Sophia McClennen (17:48):
You know, when Stephen Colbert says, you know Trump great president or greatest president, he's using these words in ways. He doesn't mean literally, but you don't get cognitively exhausted. You get energized. You understood exactly what he meant. And so what it does is it's, it's sort of like taking your brain to the gym, right? And so if you're, you're living in a world that's like, would rather have your brain be a couch potato that sat around and ate Cheetos and drank, you know, Coca-Cola all day and satire's, like, you know, training you for a triathlon, right? Which one do you wanna be doing with your time?
Larry (18:29):
But it, it's something about Trump, the more outrageous his comments get, the more people listen to him.
Sophia McClennen (18:41):
Well, I don't know if that's true, <laugh>. It may feel like
Larry (18:45):
It's true. Well, maybe his group, maybe his followers, maybe his psych ofan. But he makes these outrageous claims and people listen and start to believe they're true. Even more than that Trump doing that. I think it says more about us as the public than it does as Trump.
Sophia McClennen (19:17):
Well, that's always true, right? I, you know, when you have a candidate that gets the level of support that Trump got, you are required to take it seriously. And we could have a, a much longer complex discussion of how it is that our democracy got into the situation it's in now that made it vulnerable to what happened with Trump. We're certainly currently seeing more efforts on the part of the GOP with things like redistricting. You know, we've got low voter turnout, we've got, you know, there's all of these elements, right, that made it possible to get us to where we are in terms of the infrastructure of our electoral system. But then there's the other problem, which again, is our information system. And that's the area that I work in more, which is where are people getting their information from? Are they drawing their decision making and citizen behavior from good information or from hype?

## [Challenge 1]
In the interview transcript on satire and Trump, what does Sophia McClennen say satire is sort of like taking your brain to?
## [Challenge 2]
Carry on the interview transcript about satire and Trump from the point where it stops.

Stored records:
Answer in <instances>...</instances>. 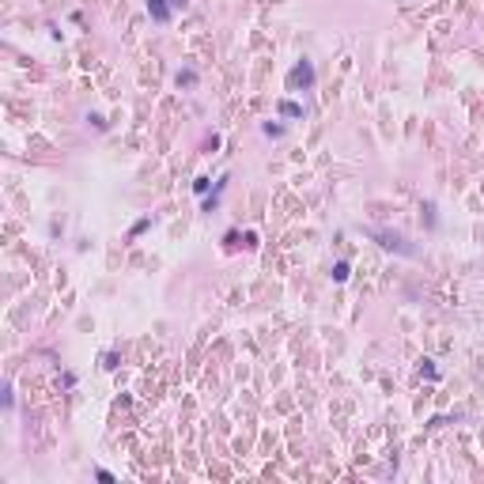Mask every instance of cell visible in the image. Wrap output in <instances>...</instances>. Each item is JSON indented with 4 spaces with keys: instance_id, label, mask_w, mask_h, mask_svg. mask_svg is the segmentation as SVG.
<instances>
[{
    "instance_id": "1",
    "label": "cell",
    "mask_w": 484,
    "mask_h": 484,
    "mask_svg": "<svg viewBox=\"0 0 484 484\" xmlns=\"http://www.w3.org/2000/svg\"><path fill=\"white\" fill-rule=\"evenodd\" d=\"M171 8H174V0H148V12H152L155 23H167V19H171Z\"/></svg>"
},
{
    "instance_id": "2",
    "label": "cell",
    "mask_w": 484,
    "mask_h": 484,
    "mask_svg": "<svg viewBox=\"0 0 484 484\" xmlns=\"http://www.w3.org/2000/svg\"><path fill=\"white\" fill-rule=\"evenodd\" d=\"M291 84H314V68H310V65H307V61H303L299 68L291 72Z\"/></svg>"
},
{
    "instance_id": "3",
    "label": "cell",
    "mask_w": 484,
    "mask_h": 484,
    "mask_svg": "<svg viewBox=\"0 0 484 484\" xmlns=\"http://www.w3.org/2000/svg\"><path fill=\"white\" fill-rule=\"evenodd\" d=\"M378 239H382L386 250H405V254H409V246H405V239H401V235H386V231H378Z\"/></svg>"
},
{
    "instance_id": "4",
    "label": "cell",
    "mask_w": 484,
    "mask_h": 484,
    "mask_svg": "<svg viewBox=\"0 0 484 484\" xmlns=\"http://www.w3.org/2000/svg\"><path fill=\"white\" fill-rule=\"evenodd\" d=\"M280 114H284V117H299V114H303V106H295V102H284V106H280Z\"/></svg>"
},
{
    "instance_id": "5",
    "label": "cell",
    "mask_w": 484,
    "mask_h": 484,
    "mask_svg": "<svg viewBox=\"0 0 484 484\" xmlns=\"http://www.w3.org/2000/svg\"><path fill=\"white\" fill-rule=\"evenodd\" d=\"M189 84H197V76L193 72H178V87H189Z\"/></svg>"
},
{
    "instance_id": "6",
    "label": "cell",
    "mask_w": 484,
    "mask_h": 484,
    "mask_svg": "<svg viewBox=\"0 0 484 484\" xmlns=\"http://www.w3.org/2000/svg\"><path fill=\"white\" fill-rule=\"evenodd\" d=\"M333 276H337V280H348V265H344V261H341V265L333 269Z\"/></svg>"
}]
</instances>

## [Written response 1]
The gym.

## [Written response 2]
Sophia McClennen (20:24):
And, you know, that is related to the declining quality of the mainstream news media. It's related to sort of an ongoing sort of culture of suspicion where people just tend to not want to trust anyone. Again, we see it where you can't trust professors, you can't trust journalists, you can't trust, you know, that's not good. So we have all of these competing elements that have basically combined to create an electorate in the United States that's fundamentally stupid, right? This is one of the biggest problems we have, is that baseline understanding of how our system works, baseline understanding of the facts and any given situation is relatively low. You, we could poll people, for example, on were there weapons of mass destruction, you know, found in Iraq, and you'd be shocked at the answers you get. And so the basic education level in the US around critical political issues that one would think would be like just the basic minimum to be able to make a good informed decision as a voter. This country's terrible at that. Woefully behind a number of other countries, and not just in Europe.
Larry (21:44):
And Trump is capitalizing that, capitalizing on that in his education procedures, how he wants to diminish university level learning, and even public school learning.
Sophia McClennen (22:03):
Yeah. It's not just that he capitalized, as you put it, he is exacerbating it, right? We, we got Trump in part because of this, you know, highly you know, sort of an electorate that just is making decisions without good information. But then he is systematically doing everything he can to make sure that never gets better in this country. But of course, that's not only Trump, that's been true attacks on higher education. We can go back to McCarthy. Most people would really note that as a critical time. But people will also wanna remember the ways in which Nixon and Agnew went after, not just the press, but also again, the expertise of universities. So this ongoing association between the Republican party and this attack on, on, you know, sources of knowledge. This is not a new thing, it's just that Trump's sort of manifesting it in such an obvious way. There's no subtlety, and that's possibly one of the newest elements of this, right? So it's brazen. Whereas before it was maybe more kind of covert.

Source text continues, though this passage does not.